Task to carry out:
Only the pictures are to be left out; return the rest of the data exactly as it stands.

Data records:
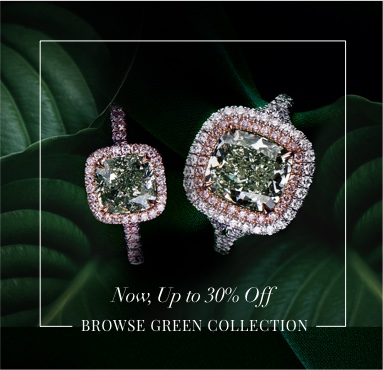 Green Diamond Jewelry Sale - up to 30% Off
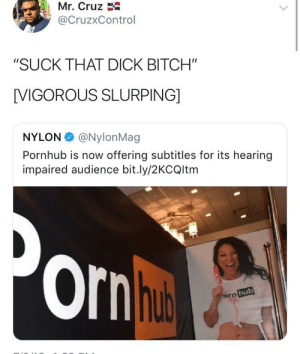 """*sound of balls slapping against ass* by yungthug4pres FOLLOW HERE 4 MORE MEMES.: Mr. Cruz  @CruzxControl  """"SUCK THAT DICK BITCH""""  [VIGOROUS SLURPING]  NYLON @NylonMag  Pornhub is now offering subtitles for its hearing  impaired audience bit.ly/2KCQltm  Ornh  hub *sound of balls slapping against ass* by yungthug4pres FOLLOW HERE 4 MORE MEMES."""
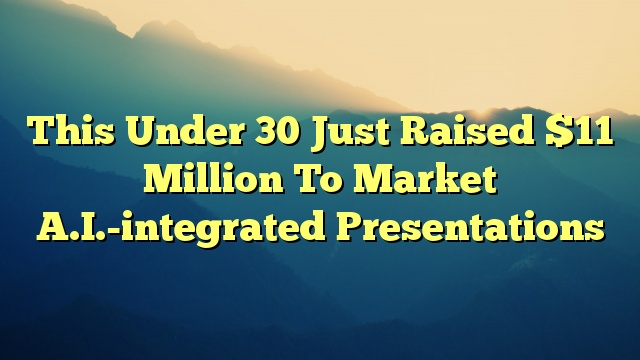 This Under 30 Just Raised $11 Million To Market A.I.-integrated Presentations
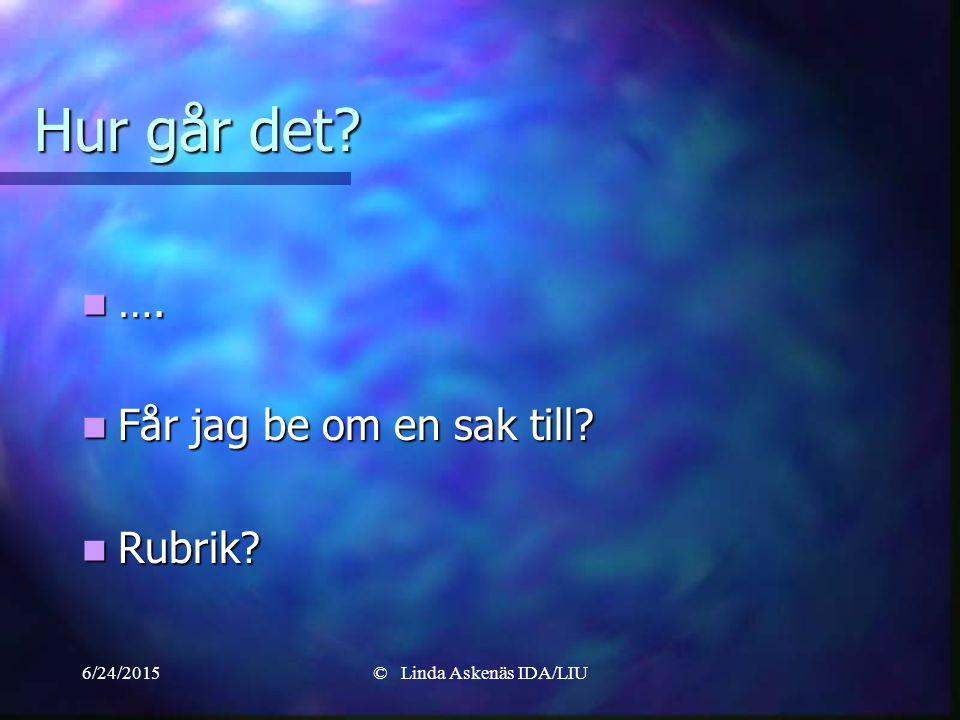6/24/2015© Linda Askenäs IDA/LIU Hur går det. …. ….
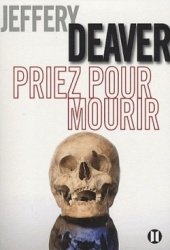 J. Deaver - Priez Pour Mourir
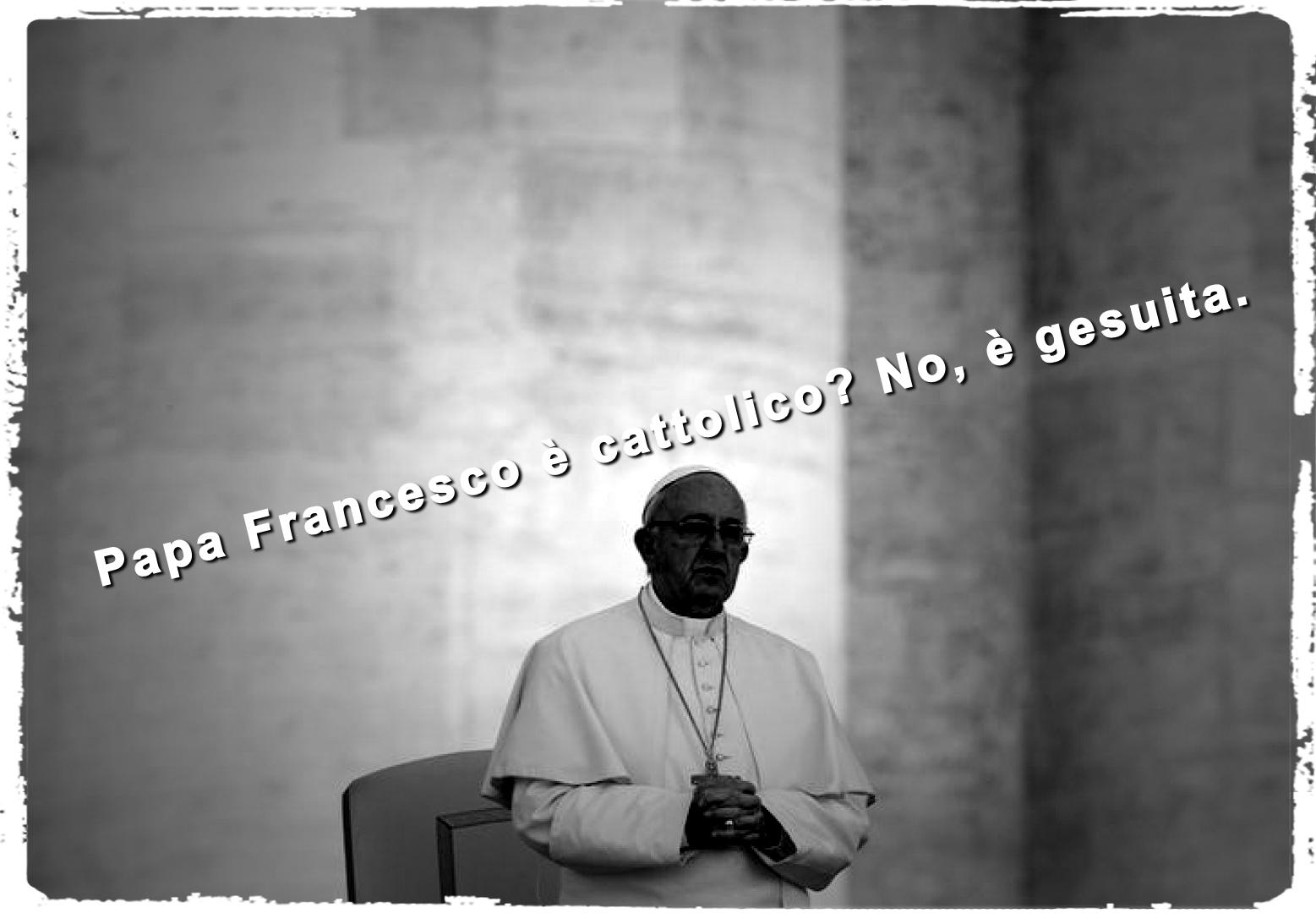 """""""Dio non è cattolico, ma forse neppure papa Francesco lo è"""""""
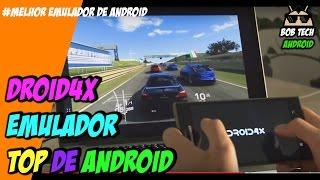 DROID4X - O MELHOR EMULADOR DE ANDROID - ADEUS BLUESTACKS - 2017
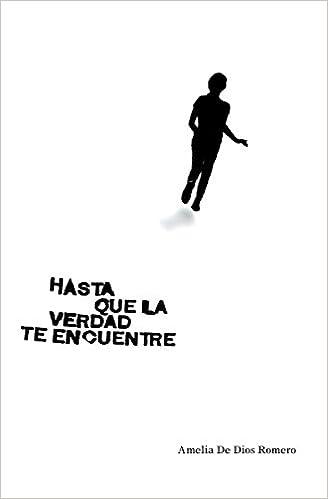 Portada del thriller Hasta que la verdad te encuentre de Amelia de Dios Romero, con fondo blanco y una silueta.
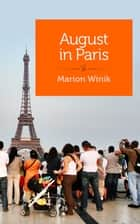 August In Paris - And Other Travel Misadventures ebook by Marion Winik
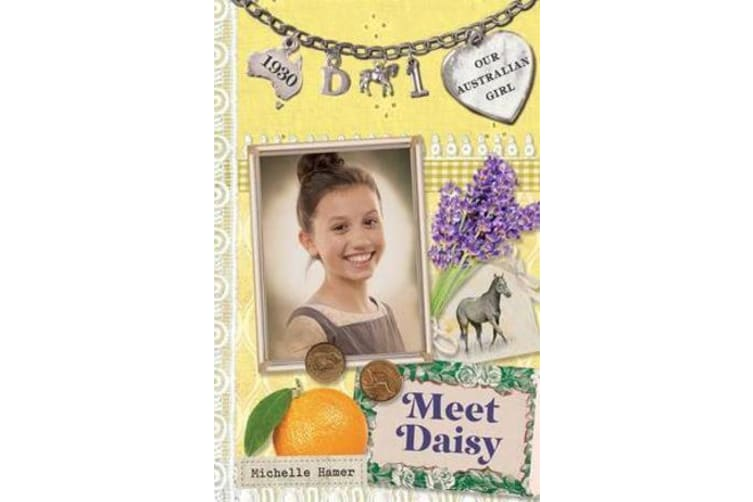 Our Australian Girl - Meet Daisy (Book 1)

Written solution:
 Green Diamond Jewelry Sale - up to 30% Off
 """*sound of balls slapping against ass* by yungthug4pres FOLLOW HERE 4 MORE MEMES.: Mr. Cruz  @CruzxControl  """"SUCK THAT DICK BITCH""""  [VIGOROUS SLURPING]  NYLON @NylonMag  Pornhub is now offering subtitles for its hearing  impaired audience bit.ly/2KCQltm  Ornh  hub *sound of balls slapping against ass* by yungthug4pres FOLLOW HERE 4 MORE MEMES."""
 This Under 30 Just Raised $11 Million To Market A.I.-integrated Presentations
6/24/2015© Linda Askenäs IDA/LIU Hur går det. …. ….
 J. Deaver - Priez Pour Mourir
 """""""Dio non è cattolico, ma forse neppure papa Francesco lo è"""""""
 DROID4X - O MELHOR EMULADOR DE ANDROID - ADEUS BLUESTACKS - 2017
 Portada del thriller Hasta que la verdad te encuentre de Amelia de Dios Romero, con fondo blanco y una silueta.
 August In Paris - And Other Travel Misadventures ebook by Marion Winik
 Our Australian Girl - Meet Daisy (Book 1)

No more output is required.